Governo Estimula Regularização da Prestação de Serviços de Saneamento.

Decreto também regulamenta formação de blocos referência por meio de blocos intermunicipais. Medidas estão enquadradas no Marco Legal do Saneamento Básico.

Brasília (DF) – O Governo Federal revisou as regras para apoio técnico e financeiro da União para que estados e municípios se adaptem ao Marco Legal do Saneamento. Para tanto, foi editado o Decreto n. 11.030/2022, que trata de dois temas principais: o processo de transição das operações irregulares e a regionalização dos serviços.

Em relação ao processo de transição, o Decreto estabelece orientações para os municípios regularizarem as operações nos casos em que os prestadores não tenham conseguido comprovar capacidade econômico-financeira suficiente para atingir as metas do Novo Marco Legal do Saneamento.

Nesse caso, os titulares deverão adotar providências para que haja uma transição para uma forma de operação regular. Estão entre elas a extinção antecipada dos contratos irregulares, o cálculo de indenizações, quando cabíveis, e, no caso da estruturação de novos contratos de concessão, a elaboração dos estudos e avaliações indispensáveis aos procedimentos licitatórios. As autoridades responsáveis devem garantir que a transição não interrompa a prestação dos serviços à população.

Como forma de estímulo à regularização, e atendidas as condições previstas no Decreto, estados e municípios poderão continuar a receber recursos federais. Para tanto, deverão efetivar a adesão ao mecanismo de prestação regionalizada dos serviços de saneamento básico e contratarem modelagem para concessão regionalizada. Isso permitirá o efetivo encerramento dos contratos de programa irregulares e a assinatura de novos contratos de concessão.
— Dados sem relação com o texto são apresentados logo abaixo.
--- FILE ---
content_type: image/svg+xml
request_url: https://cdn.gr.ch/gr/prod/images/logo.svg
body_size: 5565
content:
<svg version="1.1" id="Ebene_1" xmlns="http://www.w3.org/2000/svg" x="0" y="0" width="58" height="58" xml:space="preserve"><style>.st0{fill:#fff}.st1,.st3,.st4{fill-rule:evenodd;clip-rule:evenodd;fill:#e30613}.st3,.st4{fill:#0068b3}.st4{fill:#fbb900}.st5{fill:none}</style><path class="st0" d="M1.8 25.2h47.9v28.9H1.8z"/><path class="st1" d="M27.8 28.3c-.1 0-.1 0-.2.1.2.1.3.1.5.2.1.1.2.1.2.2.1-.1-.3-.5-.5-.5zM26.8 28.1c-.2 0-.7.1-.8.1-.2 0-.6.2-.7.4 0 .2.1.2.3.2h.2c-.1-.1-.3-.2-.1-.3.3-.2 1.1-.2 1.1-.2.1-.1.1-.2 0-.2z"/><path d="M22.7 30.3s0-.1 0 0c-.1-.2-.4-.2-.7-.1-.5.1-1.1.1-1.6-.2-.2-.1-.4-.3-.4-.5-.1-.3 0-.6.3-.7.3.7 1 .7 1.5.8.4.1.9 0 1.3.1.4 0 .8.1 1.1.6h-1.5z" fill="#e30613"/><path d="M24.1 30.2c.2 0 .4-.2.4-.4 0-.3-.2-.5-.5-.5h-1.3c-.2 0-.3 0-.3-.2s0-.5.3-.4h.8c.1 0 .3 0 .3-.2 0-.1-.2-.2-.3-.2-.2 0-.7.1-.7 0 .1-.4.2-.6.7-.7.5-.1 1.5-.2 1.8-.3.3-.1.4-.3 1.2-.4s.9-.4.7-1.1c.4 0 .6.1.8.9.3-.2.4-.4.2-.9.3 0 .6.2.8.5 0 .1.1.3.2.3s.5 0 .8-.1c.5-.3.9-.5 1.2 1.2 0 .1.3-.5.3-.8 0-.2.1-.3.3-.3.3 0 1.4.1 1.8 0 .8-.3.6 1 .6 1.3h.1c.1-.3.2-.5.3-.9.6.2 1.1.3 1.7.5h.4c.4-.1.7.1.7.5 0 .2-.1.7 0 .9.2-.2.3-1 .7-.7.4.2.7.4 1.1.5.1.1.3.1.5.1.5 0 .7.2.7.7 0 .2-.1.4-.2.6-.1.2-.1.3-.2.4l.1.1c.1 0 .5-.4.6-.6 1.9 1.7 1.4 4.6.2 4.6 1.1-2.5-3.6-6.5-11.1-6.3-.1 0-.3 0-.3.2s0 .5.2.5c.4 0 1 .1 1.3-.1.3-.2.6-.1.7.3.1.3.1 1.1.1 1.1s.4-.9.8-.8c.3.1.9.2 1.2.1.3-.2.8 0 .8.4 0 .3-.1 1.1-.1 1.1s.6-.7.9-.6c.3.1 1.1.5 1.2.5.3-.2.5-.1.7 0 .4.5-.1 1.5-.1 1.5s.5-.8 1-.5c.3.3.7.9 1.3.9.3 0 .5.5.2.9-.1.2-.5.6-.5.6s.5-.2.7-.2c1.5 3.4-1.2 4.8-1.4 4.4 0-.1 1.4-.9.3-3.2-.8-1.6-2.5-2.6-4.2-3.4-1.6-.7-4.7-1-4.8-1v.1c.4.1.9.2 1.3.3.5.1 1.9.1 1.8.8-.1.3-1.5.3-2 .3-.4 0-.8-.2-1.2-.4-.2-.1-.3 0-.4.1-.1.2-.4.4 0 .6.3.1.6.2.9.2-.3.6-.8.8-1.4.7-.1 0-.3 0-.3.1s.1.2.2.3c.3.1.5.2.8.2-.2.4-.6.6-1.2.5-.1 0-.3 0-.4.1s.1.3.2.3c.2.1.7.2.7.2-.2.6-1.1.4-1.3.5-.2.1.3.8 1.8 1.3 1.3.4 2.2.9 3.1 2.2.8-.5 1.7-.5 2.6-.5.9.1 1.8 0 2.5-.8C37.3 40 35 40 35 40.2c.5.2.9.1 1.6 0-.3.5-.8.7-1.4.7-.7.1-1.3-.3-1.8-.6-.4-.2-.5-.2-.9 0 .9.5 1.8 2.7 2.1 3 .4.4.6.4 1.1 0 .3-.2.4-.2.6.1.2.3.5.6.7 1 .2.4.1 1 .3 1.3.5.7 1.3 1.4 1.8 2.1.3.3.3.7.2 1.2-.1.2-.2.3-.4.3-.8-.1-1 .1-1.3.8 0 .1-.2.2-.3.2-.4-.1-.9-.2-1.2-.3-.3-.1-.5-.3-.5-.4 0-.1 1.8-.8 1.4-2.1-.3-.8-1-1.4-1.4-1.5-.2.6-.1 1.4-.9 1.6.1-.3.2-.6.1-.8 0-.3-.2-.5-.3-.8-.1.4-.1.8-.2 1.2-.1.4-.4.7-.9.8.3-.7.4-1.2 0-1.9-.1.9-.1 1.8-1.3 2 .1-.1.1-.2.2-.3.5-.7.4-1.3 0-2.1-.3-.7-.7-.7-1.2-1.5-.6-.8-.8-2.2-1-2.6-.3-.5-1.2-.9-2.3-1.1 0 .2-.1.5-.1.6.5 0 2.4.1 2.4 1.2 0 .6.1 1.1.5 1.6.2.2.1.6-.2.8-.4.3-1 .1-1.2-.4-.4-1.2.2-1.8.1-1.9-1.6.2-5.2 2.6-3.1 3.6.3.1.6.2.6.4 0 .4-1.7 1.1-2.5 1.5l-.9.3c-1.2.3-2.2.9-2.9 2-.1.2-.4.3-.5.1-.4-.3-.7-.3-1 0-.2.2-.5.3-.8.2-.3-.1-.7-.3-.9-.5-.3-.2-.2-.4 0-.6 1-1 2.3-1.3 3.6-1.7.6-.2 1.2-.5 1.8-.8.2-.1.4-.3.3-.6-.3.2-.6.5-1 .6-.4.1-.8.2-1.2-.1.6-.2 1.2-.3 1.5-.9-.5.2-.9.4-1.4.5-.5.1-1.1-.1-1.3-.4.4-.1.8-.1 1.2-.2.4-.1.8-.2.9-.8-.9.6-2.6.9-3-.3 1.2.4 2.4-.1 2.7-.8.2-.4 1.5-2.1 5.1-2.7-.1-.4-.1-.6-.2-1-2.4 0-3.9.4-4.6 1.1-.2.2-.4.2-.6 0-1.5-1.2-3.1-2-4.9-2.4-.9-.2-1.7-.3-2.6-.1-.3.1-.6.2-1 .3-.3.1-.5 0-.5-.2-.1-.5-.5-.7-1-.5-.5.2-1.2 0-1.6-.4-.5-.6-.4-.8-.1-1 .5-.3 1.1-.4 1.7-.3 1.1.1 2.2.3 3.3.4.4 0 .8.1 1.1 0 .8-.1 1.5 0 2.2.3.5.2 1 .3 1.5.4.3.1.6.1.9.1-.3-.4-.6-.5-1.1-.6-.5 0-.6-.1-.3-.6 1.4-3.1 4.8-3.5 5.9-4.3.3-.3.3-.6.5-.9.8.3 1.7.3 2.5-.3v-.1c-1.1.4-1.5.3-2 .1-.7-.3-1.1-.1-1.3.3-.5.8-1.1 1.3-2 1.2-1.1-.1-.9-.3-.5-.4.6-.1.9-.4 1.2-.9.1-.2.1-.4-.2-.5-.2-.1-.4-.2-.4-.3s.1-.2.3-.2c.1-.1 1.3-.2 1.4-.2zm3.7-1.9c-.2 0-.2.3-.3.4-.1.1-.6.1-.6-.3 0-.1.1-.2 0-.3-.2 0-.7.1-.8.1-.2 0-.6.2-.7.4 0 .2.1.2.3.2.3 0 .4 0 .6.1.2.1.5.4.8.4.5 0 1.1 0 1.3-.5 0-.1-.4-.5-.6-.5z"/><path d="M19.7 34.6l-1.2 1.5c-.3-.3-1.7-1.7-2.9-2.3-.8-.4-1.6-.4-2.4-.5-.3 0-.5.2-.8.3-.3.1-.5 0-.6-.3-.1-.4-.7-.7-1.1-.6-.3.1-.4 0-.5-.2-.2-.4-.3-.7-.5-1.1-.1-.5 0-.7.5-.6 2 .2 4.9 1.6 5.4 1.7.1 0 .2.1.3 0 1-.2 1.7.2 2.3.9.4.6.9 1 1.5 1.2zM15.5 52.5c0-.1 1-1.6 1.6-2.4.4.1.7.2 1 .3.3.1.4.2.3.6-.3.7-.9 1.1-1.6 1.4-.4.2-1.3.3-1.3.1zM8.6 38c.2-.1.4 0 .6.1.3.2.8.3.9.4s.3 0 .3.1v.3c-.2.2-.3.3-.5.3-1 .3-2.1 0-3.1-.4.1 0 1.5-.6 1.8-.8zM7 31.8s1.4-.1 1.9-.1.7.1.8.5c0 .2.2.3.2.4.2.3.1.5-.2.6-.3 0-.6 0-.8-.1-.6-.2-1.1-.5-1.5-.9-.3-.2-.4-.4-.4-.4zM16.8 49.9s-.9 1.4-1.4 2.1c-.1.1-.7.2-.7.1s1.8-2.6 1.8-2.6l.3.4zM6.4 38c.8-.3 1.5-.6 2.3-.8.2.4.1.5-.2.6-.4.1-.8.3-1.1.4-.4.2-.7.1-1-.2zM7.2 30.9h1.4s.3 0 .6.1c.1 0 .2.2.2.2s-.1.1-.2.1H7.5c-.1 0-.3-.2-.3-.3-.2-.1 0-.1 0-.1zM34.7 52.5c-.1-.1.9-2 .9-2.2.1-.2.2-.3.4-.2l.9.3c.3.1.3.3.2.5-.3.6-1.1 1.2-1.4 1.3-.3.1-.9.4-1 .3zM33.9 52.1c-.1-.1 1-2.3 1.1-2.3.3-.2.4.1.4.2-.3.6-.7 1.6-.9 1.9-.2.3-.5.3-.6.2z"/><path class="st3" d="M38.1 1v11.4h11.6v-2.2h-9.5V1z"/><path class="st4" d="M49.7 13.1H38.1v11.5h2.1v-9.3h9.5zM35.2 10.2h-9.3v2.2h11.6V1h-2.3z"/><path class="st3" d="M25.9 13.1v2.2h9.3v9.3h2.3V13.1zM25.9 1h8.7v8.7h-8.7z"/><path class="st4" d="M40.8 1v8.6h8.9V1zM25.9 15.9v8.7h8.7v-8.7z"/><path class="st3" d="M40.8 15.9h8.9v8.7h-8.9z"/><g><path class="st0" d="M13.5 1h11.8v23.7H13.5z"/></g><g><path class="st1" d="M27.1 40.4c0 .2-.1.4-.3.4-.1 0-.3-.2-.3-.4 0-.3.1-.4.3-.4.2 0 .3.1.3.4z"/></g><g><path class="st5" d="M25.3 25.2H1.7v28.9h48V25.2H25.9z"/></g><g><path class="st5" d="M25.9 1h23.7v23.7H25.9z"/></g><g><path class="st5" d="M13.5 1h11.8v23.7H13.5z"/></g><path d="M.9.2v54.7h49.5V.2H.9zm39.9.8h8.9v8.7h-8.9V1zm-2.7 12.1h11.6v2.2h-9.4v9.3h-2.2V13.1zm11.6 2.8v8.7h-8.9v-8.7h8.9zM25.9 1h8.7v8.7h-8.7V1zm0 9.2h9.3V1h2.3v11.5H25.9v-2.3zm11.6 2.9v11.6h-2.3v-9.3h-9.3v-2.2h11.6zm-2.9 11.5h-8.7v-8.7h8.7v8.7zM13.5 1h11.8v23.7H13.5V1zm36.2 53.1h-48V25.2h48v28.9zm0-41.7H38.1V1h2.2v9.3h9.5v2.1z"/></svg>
Os entes que optarem por receber recursos neste período de transição devem observar que, caso haja desistência do processo licitatório, os valores recebidos deverão ser devolvidos à União.

Regionalização

Os consórcios públicos ou convênios de cooperação, de iniciativa dos próprios municípios, passam a ser reconhecidos como blocos de referência. Para tanto, eles deverão estar enquadrados nas seguintes condicionantes: ausência de lei de regionalização aprovada pelo Estado ou bloco de referência instituído pela União; o consórcio ou convênio deve estar devidamente assinado/aprovado; e existência de estudo contratado para modelagem da concessão regionalizada dos serviços.

Considerando essa nova possibilidade de regionalização proposta e, ainda, as dificuldades enfrentadas pelos estados na aprovação das estruturas por lei estadual, o Decreto prorroga a respectiva condição de acesso a recursos federais por mais um ano (até 31 de março de 2023), para casos específicos.

Dentre esses casos, estão os municípios que não tiveram a oportunidade de aderir a qualquer estrutura de regionalização por inação da unidade Federativa onde estão localizados. Outras situações passíveis de adiamento ocorrem quando o processo de adesão do município à estrutura ainda esteja em curso ou quando a proposta de regionalização do estado ainda esteja em tramitação na Assembleia Legislativa. Por fim, o prazo também foi prorrogado para todas as ações e investimentos em drenagem urbana e manejo das águas pluviais urbanas.

Marco Legal

A meta do Governo Federal é alcançar a universalização dos serviços de saneamento básico até 2033, garantindo que 99% da população brasileira tenha acesso à água potável e 90%, ao tratamento e à coleta de esgoto. Foram definidas, também, regras voltadas para drenagem urbana e manejo de resíduos sólidos urbanos.

Desde a aprovação do marco regulatório, já foram garantidos mais de R$ 72 bilhões entre investimentos e outorgas. Com objetivo de regular implementação da lei, o MDR trabalha para criar um ambiente de segurança jurídica, competitividade e sustentabilidade, a fim de atrair novos investimentos para universalizar e qualificar a prestação dos serviços no setor.